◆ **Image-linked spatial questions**

^^^^

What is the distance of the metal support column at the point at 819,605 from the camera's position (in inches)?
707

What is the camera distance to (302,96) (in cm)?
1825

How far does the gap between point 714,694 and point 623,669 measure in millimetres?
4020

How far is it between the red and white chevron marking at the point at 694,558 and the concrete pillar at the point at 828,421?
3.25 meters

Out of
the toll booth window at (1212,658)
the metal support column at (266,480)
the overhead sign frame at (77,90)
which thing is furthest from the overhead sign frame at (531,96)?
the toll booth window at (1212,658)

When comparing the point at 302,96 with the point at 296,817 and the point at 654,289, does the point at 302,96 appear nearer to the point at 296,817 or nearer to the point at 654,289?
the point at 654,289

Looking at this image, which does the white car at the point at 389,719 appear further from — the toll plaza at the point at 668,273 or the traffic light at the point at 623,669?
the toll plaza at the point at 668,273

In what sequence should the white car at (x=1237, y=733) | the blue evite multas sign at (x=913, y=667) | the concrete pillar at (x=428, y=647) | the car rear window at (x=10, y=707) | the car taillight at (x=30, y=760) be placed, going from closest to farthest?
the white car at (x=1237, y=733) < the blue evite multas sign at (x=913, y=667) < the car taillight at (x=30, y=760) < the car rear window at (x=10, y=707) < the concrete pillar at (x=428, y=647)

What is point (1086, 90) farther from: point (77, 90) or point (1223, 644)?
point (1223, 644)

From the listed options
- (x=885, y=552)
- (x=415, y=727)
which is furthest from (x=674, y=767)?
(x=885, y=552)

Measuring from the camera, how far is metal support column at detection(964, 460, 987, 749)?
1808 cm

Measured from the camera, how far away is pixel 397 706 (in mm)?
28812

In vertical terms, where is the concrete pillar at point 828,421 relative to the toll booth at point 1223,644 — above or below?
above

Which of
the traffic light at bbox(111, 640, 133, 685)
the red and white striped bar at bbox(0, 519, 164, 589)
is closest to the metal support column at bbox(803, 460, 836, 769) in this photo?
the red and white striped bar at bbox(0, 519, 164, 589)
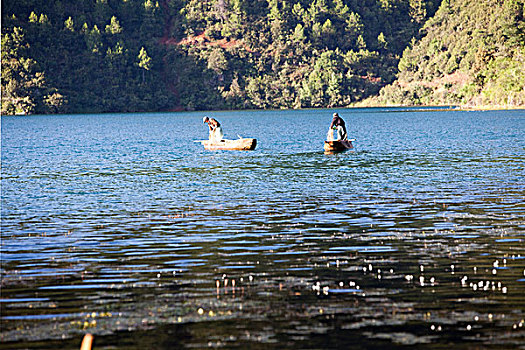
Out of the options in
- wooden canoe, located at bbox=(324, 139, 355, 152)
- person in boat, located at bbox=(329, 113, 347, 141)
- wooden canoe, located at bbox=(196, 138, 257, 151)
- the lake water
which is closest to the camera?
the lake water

^^^^

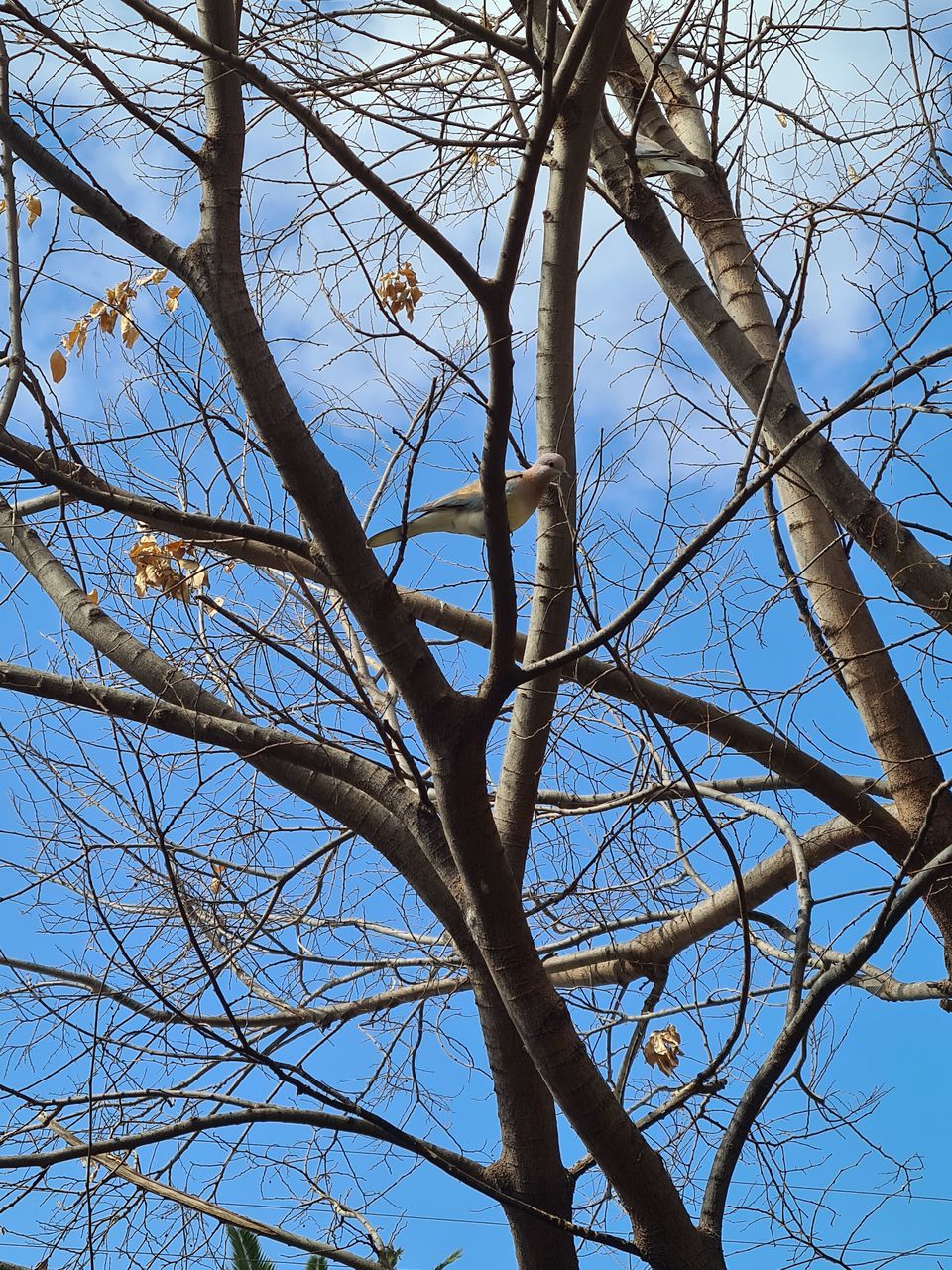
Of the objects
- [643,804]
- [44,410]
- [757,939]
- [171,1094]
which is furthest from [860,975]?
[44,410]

^^^^

◆ **Prompt**
Change "chevron marking" to "chevron stripe" in the data from the line with "How far does" up to and including the line with "3.25 meters", and reproduce those lines with nothing else altered.

◆ **Task output**
How far does the gap between point 714,694 and point 623,669 measure in millimetres?
4020

How far is it between the red and white chevron stripe at the point at 694,558 and the concrete pillar at the point at 828,421?
3.25 meters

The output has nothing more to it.